13. Dalam sejarahnya, umat
Kristen telah mencoba untuk mengekspresikan [konsep] "mengetahui tanpa
mengetahui" ini dengan menggunakan gambaran-gambaran yang bisa
diwakilkan, dan mereka telah mengembangkan bayangan-bayangan "Surga"
yang jauh dari apa yang bisa diketahui secara negatif, [yaitu] melalui
ketidaktahuan. [catatan DeusVult: kalimat ini agak rumit, pada dasarnya
yang ingin disampaikan adalah, surga biasanya digambarkan secara
negatif, tapi umat Kristen sepanjang sejarah mencoba untuk menggambarkan
Surga jauh dari cara yang negatif tersebut dengan berbagai gambaran
mereka yang mereka dapatkan melalui ketidaktahuan mereka akan surga.
Yang dimaksud menggambarkan secara negatif adalah mendefinisikan sesuatu
menurut apa yang bukan dari sesuatu itu, misalnya, "surga itu
bukanlah..." Sedangkan mendefinisikan sesuatu secara positif adalah
seperti, "surga itu adalah..."]. Semua usaha untuk mewakilkan
[kehadiran] harapan [ini] telah memberi banyak orang sepanjang abad
insentif untuk hidup oleh iman dan karenanya juga meninggalkan
hyperchonta mereka, [yaitu] substansi material bagi kehidupan mereka.
Pengarang dari Surat kepada jemaat Ibrani, di bab kesebelas,
menggariskan semacam sejarah dari mereka yang hidup dalam iman dan akan
perjalanan [mereka], sebuah sejarah yang merentang dari masa Habil ke
masa si pengarang sendiri. Tipe harapan ini telah menjadi bahan kritik
yang keras di masa modern ini: [harapan seperti itu] diabaikan sebagai
individualisme murni, sebuah cara meninggalkan dunia kepada kesuraman
[sang dunia] dan mengungsi kedalam bentuk pribadi atas keselamatan
abadi.
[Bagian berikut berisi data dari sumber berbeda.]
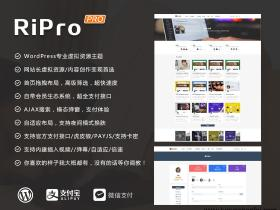 WordPress主题RiPro 6.9破解修复版下载(已测试)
Henri de Lubac, dalam perkenalan [introduction] di bukunya yang
seminal yaitu Catholicisme. Aspects sociaux du dogme, menata beberapa
artikulasi karakteristik dari pandangan ini, satu yang layak dikutip:
"Haruskah aku menemukan kegembiraan? Tidak ... hanya kegembiraanku, dan
itu adalah sesuatu yang sangat berbeda ... Kegembiraan Yesus bisa
[bersifat] pribadi. [Kebahagiaan Yesus] bisa dimiliki satu orang dan dia
terselamatkan. Dia dalam damai ... sekarang dan selalu, tapi dia
sendiri. Isolasi dari kegembiraan ini tidak mengganggu dia. Sebaliknya:
dia adalah sang terpilih! Dalam kebahagiaannya dia melalui medan
pertempuran dengan mawar di tangannya." [10]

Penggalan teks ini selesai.